Work task: Beneath this line is the data. Output exactly the lines from the line with "scientific name: Odocoileus" to the line with "genus: Connochaetes", both ends included, and nothing more.
- Opening Delimiter -
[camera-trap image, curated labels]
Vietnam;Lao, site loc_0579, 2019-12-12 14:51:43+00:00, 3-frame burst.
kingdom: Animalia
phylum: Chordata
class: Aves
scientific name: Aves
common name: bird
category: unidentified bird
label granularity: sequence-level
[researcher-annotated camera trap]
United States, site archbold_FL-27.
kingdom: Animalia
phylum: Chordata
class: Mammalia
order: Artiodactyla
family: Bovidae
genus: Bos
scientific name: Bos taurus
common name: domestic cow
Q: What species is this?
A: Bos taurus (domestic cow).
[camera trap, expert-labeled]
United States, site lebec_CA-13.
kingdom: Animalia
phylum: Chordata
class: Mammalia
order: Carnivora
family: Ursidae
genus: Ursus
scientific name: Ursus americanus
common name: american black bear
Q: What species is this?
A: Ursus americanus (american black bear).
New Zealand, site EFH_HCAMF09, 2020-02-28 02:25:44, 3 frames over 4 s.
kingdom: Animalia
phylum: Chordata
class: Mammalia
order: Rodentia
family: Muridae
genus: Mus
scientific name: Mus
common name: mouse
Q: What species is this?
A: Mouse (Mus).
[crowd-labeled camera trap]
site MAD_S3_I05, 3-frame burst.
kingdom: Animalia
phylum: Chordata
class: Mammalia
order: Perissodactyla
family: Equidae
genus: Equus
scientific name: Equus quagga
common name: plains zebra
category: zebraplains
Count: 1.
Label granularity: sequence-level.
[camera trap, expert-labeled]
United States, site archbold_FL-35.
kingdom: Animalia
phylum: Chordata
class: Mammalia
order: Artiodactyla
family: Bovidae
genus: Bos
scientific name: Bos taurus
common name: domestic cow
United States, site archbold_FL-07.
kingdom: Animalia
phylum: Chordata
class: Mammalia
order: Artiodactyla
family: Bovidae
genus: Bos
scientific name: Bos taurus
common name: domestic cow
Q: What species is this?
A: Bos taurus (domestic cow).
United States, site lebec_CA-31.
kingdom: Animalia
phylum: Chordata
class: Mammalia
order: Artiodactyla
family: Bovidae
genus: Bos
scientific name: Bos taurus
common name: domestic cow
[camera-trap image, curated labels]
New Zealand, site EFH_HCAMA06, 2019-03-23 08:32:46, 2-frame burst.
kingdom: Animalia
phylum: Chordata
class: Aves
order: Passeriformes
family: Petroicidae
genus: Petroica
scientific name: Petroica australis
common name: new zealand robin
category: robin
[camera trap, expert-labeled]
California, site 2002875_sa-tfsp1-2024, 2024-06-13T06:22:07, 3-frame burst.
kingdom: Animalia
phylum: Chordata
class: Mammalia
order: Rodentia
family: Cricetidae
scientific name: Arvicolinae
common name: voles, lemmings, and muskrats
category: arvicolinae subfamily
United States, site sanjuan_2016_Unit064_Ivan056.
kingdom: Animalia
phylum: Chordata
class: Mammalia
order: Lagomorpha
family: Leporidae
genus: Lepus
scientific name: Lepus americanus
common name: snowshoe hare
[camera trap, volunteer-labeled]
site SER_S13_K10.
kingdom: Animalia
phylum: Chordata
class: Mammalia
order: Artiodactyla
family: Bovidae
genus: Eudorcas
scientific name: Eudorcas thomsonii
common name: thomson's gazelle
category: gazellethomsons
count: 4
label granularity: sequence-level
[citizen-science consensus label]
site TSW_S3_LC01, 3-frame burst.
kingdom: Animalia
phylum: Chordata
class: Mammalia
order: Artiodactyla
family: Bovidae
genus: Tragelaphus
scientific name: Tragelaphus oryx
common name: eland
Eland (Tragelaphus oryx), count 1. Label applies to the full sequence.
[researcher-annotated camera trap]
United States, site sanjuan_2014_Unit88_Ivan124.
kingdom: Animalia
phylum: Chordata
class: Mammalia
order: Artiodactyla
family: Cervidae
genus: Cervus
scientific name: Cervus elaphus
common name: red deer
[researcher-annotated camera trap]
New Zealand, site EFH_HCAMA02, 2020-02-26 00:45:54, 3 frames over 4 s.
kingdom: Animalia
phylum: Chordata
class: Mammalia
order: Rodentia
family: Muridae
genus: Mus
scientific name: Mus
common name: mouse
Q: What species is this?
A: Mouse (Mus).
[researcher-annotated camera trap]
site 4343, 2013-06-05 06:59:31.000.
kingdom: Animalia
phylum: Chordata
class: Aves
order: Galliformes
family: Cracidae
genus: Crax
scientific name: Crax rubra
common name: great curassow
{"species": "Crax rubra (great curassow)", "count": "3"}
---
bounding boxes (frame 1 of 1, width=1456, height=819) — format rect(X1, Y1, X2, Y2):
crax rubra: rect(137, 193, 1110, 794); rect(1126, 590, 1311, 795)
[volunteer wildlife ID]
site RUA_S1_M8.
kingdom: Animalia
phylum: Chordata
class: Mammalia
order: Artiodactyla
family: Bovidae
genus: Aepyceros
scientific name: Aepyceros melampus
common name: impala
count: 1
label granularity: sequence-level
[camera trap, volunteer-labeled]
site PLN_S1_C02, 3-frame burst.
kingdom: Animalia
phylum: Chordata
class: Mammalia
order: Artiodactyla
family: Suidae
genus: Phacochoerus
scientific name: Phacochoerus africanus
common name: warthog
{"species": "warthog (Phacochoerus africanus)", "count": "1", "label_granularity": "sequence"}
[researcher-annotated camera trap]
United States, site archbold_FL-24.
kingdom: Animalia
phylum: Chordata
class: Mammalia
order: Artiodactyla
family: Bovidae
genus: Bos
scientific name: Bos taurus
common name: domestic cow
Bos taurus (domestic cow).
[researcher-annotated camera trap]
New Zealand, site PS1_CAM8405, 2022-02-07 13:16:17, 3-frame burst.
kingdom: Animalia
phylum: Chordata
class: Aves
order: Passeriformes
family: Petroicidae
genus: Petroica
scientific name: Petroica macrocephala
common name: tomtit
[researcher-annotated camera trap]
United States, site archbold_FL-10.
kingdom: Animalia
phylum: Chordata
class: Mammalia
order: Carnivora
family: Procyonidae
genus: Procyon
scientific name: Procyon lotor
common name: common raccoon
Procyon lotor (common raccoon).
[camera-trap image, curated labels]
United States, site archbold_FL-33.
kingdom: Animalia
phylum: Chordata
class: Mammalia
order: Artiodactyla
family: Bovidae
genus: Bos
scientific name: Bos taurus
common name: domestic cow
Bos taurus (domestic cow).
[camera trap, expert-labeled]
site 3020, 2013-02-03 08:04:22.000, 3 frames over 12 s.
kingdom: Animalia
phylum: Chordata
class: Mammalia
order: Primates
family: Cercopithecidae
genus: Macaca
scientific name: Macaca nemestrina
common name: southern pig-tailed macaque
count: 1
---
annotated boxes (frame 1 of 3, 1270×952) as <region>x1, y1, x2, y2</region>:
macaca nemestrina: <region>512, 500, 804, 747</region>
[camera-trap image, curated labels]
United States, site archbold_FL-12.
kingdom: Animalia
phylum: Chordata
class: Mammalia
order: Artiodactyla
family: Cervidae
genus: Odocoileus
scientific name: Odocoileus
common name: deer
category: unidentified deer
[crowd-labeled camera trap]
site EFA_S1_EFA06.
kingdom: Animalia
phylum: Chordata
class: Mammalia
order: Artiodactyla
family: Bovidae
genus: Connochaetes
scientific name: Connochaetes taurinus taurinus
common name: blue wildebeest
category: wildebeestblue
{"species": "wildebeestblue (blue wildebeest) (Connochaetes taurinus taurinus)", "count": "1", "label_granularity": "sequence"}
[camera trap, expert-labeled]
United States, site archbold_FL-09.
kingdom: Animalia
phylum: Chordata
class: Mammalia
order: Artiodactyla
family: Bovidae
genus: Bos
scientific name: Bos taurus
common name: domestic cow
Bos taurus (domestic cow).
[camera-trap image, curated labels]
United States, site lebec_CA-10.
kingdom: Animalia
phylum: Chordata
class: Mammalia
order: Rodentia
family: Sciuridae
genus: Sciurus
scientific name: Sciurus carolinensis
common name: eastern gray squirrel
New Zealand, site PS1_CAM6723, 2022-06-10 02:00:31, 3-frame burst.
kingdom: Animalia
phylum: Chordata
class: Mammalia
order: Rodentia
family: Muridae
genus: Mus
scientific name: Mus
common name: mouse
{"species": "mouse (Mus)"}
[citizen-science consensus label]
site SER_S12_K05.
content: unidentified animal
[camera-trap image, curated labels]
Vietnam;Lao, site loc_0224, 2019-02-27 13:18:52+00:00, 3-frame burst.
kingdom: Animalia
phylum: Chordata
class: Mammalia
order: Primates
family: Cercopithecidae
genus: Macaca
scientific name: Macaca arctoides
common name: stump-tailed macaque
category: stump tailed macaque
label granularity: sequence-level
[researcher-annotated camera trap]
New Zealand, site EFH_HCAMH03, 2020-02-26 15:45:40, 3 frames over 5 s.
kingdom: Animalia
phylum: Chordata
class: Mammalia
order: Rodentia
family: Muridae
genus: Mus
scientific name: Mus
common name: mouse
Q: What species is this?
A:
- Closing Delimiter -
Output of the exercise:
scientific name: Odocoileus
common name: deer
category: unidentified deer
[crowd-labeled camera trap]
site EFA_S1_EFA06.
kingdom: Animalia
phylum: Chordata
class: Mammalia
order: Artiodactyla
family: Bovidae
genus: Connochaetes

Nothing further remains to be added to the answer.